Even with Jo, Lien feels no deep connection. As he moves to talk to the men at the card table she remains staring into the middle distance, aware of the dirt in the room around her and of the bodies shifting position from time to time on the furniture around the walls.

Her one thought is “I ought not to be here,” but this is not a cry of rebellion, just an observation that keeps running through her head.

After a bit, Jo returns and says that she should sleep upstairs where there are bunk beds. He hunkers down and nervously puts his hand on her shoulder, so that she feels its weight and its warmth. They were pressed together all the while that he carried her, but now for the first time he is reaching out with affection, tentative, as if fearful to hurt. He talks, in an embarrassed mumble, about how she should “do her business” in the two buckets in the adjoining room. Lien nods as she listens. When she stands beside the buckets a moment later, her bare feet on the yellow wet of the tiles, she is nearly sick with the stench.
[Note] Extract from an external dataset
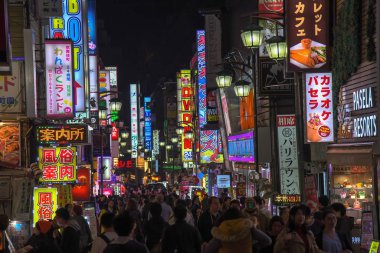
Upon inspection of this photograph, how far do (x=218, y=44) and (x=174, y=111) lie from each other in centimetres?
6238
Then, having followed Jo up a ladder, she finds herself in the bedroom, in which all of the bunks are already occupied. Jo tells her to join the bottom one on the far left. The bedclothes feel damp as she lifts them to step under the covers. An old woman’s face blinks up at her momentarily, says something in a dry-mouthed whisper, then rolls over to face another sleeper who lies against the far wall. Lien has never shared a bed with anyone before and it feels strange to sense the weight of the others pulling her to the center of the mattress as she lies down beside them, fully clothed. She holds one hand to the cold metal of the bed frame and lies as straight as possible, facing outward into the room. Below, where she can still hear him, Jo has joined the circle of card players and is telling them about the adventure of the raid and their escape. It must now be long past midnight and she has no idea what kind of place it is that she is in. As she lies there, sleep closes in upon her. When she shuts her eyes it feels like the room is swaying and as she listens to Jo telling their story she can see herself again on his back looking up at the outlines of the housefronts, black against the moonlit clouds. She loosens her grip on the bed frame and one foot moves under the blanket toward the old woman, but when it touches she instinctively snaps it back. Nothing here is familiar except the regular throb of the sores on her legs.


THE DIRTY DARK HOUSE in IJsselmonde is Lien’s home for just a few days. By the time she leaves, Jo has gone off in some other direction.